→ SHORT EXERCISE
Find every line in the entries below that contains the word "objects", and copy each of those lines.

• • • • •

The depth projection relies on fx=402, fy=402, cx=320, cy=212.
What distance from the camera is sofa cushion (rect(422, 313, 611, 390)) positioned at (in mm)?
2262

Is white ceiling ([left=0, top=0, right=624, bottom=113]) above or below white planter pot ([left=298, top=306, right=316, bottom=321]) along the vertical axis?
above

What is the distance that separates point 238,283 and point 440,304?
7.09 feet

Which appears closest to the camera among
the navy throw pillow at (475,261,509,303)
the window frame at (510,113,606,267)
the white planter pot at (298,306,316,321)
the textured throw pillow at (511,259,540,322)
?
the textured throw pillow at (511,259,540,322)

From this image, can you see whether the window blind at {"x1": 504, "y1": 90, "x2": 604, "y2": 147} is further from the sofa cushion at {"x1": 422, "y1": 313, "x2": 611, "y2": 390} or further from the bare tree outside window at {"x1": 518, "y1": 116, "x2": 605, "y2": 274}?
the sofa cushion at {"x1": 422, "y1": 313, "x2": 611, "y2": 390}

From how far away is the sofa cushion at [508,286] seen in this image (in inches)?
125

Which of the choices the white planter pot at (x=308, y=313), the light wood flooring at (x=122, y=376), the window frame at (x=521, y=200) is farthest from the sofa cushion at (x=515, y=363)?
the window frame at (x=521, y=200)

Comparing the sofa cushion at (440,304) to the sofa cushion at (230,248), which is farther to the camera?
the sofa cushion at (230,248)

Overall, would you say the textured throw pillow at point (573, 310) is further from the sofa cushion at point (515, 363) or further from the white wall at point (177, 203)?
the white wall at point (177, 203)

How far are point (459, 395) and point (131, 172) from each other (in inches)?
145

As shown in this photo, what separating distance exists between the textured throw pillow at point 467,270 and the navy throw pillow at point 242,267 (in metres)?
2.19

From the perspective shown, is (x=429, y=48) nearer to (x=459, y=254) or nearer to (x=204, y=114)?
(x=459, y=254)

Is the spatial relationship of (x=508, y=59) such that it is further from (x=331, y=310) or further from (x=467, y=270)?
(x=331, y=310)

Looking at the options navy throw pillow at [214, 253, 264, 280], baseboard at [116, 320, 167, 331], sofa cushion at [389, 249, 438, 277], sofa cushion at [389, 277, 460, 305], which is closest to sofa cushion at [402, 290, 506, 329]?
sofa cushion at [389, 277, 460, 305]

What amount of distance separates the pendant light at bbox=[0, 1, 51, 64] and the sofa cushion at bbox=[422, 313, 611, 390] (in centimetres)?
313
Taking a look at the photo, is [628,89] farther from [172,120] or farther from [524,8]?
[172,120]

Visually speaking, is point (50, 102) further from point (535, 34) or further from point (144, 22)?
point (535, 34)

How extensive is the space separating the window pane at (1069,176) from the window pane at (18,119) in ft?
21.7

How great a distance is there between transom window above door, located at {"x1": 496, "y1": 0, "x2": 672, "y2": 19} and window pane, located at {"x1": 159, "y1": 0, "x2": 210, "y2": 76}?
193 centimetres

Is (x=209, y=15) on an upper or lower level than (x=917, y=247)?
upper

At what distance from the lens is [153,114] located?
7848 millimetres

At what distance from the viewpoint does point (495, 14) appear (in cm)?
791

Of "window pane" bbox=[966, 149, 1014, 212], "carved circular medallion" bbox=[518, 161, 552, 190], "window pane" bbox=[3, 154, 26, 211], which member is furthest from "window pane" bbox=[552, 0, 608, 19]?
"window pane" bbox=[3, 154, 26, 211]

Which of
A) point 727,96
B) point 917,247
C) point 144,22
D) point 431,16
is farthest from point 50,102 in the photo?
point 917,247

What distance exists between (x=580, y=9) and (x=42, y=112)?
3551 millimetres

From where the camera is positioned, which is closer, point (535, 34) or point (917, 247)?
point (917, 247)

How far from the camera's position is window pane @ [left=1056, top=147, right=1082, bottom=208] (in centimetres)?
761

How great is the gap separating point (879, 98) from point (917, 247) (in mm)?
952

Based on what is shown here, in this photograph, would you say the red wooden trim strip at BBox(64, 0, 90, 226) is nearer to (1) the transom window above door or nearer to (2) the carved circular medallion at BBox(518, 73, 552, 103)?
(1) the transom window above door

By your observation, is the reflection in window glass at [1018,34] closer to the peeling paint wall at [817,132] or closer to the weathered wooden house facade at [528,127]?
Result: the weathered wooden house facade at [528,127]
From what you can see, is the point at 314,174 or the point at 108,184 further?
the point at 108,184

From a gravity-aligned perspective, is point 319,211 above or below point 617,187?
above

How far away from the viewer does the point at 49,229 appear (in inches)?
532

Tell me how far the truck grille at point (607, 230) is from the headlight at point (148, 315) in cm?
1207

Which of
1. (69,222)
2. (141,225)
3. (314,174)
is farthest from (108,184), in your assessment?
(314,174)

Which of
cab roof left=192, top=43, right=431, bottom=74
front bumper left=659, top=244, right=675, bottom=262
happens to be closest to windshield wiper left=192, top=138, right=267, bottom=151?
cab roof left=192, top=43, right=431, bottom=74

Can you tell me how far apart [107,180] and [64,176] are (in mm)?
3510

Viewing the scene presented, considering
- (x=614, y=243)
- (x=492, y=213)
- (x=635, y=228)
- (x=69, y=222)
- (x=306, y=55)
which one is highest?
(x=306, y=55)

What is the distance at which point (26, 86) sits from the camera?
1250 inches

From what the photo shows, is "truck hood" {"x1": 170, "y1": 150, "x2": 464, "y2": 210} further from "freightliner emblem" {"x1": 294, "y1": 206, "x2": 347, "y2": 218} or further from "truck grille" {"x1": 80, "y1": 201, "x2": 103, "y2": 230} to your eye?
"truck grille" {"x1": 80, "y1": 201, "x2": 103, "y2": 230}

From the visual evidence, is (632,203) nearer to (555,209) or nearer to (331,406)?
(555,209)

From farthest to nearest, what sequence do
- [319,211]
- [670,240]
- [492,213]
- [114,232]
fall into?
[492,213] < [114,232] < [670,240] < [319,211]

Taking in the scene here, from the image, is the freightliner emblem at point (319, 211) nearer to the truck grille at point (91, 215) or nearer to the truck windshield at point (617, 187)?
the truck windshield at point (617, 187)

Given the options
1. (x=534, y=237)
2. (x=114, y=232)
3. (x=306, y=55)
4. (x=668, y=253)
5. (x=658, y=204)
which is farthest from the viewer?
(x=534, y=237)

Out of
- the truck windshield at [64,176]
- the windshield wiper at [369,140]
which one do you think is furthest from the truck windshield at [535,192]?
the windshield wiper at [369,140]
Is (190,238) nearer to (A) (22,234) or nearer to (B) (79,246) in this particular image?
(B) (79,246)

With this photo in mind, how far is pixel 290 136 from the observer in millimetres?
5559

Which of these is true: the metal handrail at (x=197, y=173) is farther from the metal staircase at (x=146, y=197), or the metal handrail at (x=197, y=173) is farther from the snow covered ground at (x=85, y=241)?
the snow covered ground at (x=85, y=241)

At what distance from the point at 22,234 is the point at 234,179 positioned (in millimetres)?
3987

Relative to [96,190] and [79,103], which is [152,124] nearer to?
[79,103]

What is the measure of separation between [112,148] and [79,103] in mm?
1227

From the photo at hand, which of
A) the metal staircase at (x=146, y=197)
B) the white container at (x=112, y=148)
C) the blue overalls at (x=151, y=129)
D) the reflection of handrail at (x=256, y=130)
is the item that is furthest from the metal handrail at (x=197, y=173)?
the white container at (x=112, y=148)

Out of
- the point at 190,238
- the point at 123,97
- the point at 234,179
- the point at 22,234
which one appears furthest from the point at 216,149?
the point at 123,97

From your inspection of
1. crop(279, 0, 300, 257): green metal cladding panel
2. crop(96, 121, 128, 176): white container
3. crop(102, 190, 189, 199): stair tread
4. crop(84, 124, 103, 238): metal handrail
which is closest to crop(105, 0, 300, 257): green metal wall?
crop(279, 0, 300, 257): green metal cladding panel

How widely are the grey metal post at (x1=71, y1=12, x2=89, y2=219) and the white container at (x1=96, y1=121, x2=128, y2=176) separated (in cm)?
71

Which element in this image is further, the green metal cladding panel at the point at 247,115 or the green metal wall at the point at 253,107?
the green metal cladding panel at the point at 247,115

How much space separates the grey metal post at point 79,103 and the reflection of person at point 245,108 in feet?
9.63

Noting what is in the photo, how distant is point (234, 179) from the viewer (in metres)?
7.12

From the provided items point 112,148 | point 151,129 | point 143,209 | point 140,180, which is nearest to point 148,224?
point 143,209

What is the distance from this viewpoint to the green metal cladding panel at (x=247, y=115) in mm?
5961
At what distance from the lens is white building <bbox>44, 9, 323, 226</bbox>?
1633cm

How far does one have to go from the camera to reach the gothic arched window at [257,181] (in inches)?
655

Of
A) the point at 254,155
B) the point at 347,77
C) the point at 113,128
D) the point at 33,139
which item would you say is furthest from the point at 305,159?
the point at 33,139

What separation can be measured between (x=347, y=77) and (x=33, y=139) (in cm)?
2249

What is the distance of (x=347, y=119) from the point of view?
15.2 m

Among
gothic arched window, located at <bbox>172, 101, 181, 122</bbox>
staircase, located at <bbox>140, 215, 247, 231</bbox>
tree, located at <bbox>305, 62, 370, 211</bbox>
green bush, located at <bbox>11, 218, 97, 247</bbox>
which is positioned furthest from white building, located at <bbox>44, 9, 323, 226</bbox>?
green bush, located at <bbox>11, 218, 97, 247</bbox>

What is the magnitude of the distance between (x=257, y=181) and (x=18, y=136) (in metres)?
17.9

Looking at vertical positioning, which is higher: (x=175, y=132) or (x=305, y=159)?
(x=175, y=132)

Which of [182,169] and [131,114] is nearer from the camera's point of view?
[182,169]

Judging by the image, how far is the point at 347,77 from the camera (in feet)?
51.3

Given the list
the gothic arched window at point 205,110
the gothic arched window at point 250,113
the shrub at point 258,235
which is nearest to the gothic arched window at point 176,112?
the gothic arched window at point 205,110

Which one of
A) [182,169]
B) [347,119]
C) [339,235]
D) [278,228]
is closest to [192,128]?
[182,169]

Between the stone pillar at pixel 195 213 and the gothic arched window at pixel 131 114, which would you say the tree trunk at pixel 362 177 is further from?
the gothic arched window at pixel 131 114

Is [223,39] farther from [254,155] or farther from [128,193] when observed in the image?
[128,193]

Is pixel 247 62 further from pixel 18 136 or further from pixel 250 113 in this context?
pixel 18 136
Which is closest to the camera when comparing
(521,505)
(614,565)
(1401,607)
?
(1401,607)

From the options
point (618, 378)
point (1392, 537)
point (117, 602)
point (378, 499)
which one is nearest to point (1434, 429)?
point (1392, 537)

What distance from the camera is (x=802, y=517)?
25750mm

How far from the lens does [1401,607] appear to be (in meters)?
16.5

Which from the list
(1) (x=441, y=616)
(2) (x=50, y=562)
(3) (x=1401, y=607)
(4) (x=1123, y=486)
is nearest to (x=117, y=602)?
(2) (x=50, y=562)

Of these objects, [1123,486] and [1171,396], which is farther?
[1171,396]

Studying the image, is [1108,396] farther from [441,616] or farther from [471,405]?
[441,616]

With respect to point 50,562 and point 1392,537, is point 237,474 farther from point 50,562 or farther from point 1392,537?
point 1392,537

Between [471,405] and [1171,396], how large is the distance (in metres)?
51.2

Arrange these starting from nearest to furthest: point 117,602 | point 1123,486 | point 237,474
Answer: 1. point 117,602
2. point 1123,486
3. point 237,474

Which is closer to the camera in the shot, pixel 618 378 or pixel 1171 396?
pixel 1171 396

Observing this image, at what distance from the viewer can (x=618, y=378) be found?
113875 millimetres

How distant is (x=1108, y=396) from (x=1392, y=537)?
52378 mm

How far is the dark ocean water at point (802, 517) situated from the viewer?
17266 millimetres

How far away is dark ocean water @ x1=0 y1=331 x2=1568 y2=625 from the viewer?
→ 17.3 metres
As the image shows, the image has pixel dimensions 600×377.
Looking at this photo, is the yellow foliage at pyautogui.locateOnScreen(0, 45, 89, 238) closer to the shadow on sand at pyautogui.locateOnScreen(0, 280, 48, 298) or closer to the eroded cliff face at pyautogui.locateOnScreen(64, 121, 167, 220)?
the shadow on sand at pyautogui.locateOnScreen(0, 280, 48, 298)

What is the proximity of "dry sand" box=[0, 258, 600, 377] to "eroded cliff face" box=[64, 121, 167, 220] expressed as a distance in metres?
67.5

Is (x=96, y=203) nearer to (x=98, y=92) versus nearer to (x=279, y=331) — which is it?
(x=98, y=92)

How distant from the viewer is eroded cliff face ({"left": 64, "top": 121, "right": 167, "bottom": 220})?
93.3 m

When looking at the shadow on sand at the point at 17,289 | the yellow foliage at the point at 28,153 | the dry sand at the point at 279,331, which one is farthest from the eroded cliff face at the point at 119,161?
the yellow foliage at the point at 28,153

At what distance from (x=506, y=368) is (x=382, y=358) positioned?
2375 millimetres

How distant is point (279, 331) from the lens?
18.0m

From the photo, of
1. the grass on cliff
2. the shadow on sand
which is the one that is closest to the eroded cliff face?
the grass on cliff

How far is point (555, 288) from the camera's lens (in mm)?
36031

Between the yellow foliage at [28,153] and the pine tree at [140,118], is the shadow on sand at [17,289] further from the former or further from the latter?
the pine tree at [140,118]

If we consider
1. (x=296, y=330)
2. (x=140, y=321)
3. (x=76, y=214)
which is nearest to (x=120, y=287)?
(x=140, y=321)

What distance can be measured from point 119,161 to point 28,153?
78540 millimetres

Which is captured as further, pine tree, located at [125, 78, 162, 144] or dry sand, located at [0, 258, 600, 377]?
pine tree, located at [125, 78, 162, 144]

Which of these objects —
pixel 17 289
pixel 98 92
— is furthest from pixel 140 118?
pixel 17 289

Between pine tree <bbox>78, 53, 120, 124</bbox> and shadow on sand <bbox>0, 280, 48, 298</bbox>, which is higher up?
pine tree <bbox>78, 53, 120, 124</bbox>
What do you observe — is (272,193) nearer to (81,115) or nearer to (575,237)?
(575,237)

• • • • •

→ THE COMPLETED TASK
Of these objects, [1123,486] and [1171,396], which is farther?
Which of these objects —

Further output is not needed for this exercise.